Alan Kurdi's Father, Abdullah, Wept Over Charlie Hebdo Cartoon Mocking Son As Cologne Sex Attacker

Alan Kurdi's Dad Reacts To Charlie Hebdo 'Sex Attack' Cartoon
Abdullah Kurdi, 40, father of Syrian boys Aylan, 3, and Galip, 5, who were washed up drowned on a beach near Turkish resort of Bodrum on Wednesday, cries as he waits for the delivery of their bodies outside a morgue in Mugla, Turkey, Thursday, Sept. 3, 2015.(AP Photo/Mehmet Can Meral)
Abdullah Kurdi, 40, father of Syrian boys Aylan, 3, and Galip, 5, who were washed up drowned on a beach near Turkish resort of Bodrum on Wednesday, cries as he waits for the delivery of their bodies outside a morgue in Mugla, Turkey, Thursday, Sept. 3, 2015.(AP Photo/Mehmet Can Meral)
Mehmet Can Meral/AP

The father of drowned Syrian toddler Alan Kurdi has told how he wept upon seeing a cartoon that mocked up his son as one of the migrant sex attackers in Cologne.

Abdullah Kurdi, whose son made front pages around the world when he died trying to reach Greece from Turkey last year, said the boy's remaining family were "still in shock" after Charlie Hebdo printed the controversial image.

Editors at the French magazine had depicted 3-year-old Alan as a grown man chasing a woman, his arms outstretched towards her bottom.

In the top left-hand corner was a sketch of the iconic image splashed by hundreds of media organisations, captioned: "Migrants".

"What would have happened to little Alan when he grew up?" editors mused. "He'd have groped women's arses in Germany."

The offending cartoon

Speaking of the moment he first saw how his son had been depicted, Abdullah said: "When I saw the picture, I cried."

"My family is still in shock."

He also told AFP that the cartoon in French satirical magazine Charlie Hebdo was "inhuman and immoral" and as bad as the actions of the "war criminals and terrorists" who have caused widespread death and displacement in Syria and elsewhere.

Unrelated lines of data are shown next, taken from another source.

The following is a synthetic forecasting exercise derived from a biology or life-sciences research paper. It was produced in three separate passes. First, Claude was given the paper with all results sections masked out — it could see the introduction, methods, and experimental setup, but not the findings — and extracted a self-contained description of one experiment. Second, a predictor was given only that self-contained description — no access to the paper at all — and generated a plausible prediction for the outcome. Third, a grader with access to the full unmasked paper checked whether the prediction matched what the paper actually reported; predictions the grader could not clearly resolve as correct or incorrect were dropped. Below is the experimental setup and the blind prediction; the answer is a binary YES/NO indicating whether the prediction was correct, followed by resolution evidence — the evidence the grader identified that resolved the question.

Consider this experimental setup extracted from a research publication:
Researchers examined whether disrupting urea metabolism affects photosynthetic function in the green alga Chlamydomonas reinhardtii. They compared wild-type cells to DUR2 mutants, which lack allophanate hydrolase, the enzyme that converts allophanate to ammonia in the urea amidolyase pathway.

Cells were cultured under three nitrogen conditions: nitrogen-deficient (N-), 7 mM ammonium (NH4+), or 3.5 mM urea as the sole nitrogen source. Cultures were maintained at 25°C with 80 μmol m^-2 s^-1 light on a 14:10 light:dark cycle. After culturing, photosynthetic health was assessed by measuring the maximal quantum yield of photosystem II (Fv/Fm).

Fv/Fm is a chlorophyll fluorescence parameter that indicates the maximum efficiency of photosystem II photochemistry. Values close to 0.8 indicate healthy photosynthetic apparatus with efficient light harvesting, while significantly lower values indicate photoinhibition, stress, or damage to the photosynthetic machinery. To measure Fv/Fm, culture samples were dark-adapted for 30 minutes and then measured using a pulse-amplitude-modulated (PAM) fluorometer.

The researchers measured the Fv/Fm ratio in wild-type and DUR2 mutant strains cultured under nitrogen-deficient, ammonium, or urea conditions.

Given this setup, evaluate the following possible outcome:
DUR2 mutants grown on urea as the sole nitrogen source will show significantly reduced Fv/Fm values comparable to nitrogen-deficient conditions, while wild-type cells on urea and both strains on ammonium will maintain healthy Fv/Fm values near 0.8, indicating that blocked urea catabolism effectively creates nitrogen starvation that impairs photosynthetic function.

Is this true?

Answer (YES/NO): NO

The magazine declined to comment, the news agency said.

It comes after Charlie Hebdo released their one-year anniversary in memory of the 11 staff killed by so-called Islamic State supporters in January 2015.

The publication's tribute to its fallen colleagues features a bearded man who appears to represent God with a Kalashnikov rifle slung over his shoulder. He is accompanied by the text: “One year on: the assassin is still out there.”